By convexity (see Inequality 3 in the Notes on Convexity Inequalities), we have

$\displaystyle e^{t x} ~\leq~ 1 + (e^t-1) x.$

Thus,

$\displaystyle {\mathrm E}[ e^{t X_i} ] \leq {\mathrm E}[ 1 + (e^t-1) X_i ] = 1 + (e^t-1) p_i \leq \exp( (e^t-1) p_i ),$

where again we have used our favorite inequality ${1+x \leq e^x}$. $\Box$

Now we are ready to prove the Chernoff bound. In fact, we will only prove (3); all the other inequalities follow using the same ideas and additional calculations.

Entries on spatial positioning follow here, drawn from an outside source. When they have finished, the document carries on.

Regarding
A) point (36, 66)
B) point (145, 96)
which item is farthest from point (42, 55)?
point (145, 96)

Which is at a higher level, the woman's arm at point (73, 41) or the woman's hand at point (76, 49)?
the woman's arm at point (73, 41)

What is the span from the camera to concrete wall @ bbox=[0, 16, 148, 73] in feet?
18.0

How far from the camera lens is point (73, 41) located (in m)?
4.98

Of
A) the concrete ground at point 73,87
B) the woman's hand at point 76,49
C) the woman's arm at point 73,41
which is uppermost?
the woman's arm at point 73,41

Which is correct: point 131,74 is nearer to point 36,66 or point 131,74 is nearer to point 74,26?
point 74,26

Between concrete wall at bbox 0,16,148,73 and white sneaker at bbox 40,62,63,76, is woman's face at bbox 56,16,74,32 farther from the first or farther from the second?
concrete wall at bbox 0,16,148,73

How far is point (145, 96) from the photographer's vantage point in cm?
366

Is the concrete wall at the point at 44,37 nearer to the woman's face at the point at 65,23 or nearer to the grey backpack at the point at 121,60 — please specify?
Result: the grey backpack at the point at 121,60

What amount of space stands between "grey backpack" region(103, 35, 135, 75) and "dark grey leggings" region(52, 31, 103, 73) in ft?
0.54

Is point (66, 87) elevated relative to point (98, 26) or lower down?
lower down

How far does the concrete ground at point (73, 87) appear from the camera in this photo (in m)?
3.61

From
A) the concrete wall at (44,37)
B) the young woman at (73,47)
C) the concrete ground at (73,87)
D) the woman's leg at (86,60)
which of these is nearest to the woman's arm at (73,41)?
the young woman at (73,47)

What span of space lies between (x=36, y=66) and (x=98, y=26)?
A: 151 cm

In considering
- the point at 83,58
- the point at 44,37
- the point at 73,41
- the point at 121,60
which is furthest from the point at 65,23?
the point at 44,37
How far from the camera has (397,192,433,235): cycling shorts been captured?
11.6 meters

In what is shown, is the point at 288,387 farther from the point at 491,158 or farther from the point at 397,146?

$\displaystyle \begin{array}{rcl} {\mathrm{Pr}}[ X \geq (1+\delta) \mu ] &=& \, {\mathrm{Pr}}\big[ \exp(tX) \geq \exp\big( t (1+\delta) \mu \big) \big] \quad\text{(by monotonicity)} \\ &\leq& \, \frac{ {\mathrm E}[ \exp(tX) ] }{ \exp( t (1+\delta) \mu ) } \quad\text{(by Markov's inequality)} \\ &\leq& \, \frac{ \prod_i \exp( (e^t-1) p_i ) }{ \exp( t (1+\delta) \mu ) }, \end{array}$

by (7) and Claim 2. Gathering everything inside one exponential we get

$\displaystyle {\mathrm{Pr}}[ X \geq (1+\delta) \mu ] ~\leq~ \exp\big( (e^t-1) \sum_i p_i - t (1+\delta) \mu \big).$

Finally, substituting ${t = \ln(1+\delta)}$ and using ${\mu = \sum_i p_i}$ proves the desired inequality.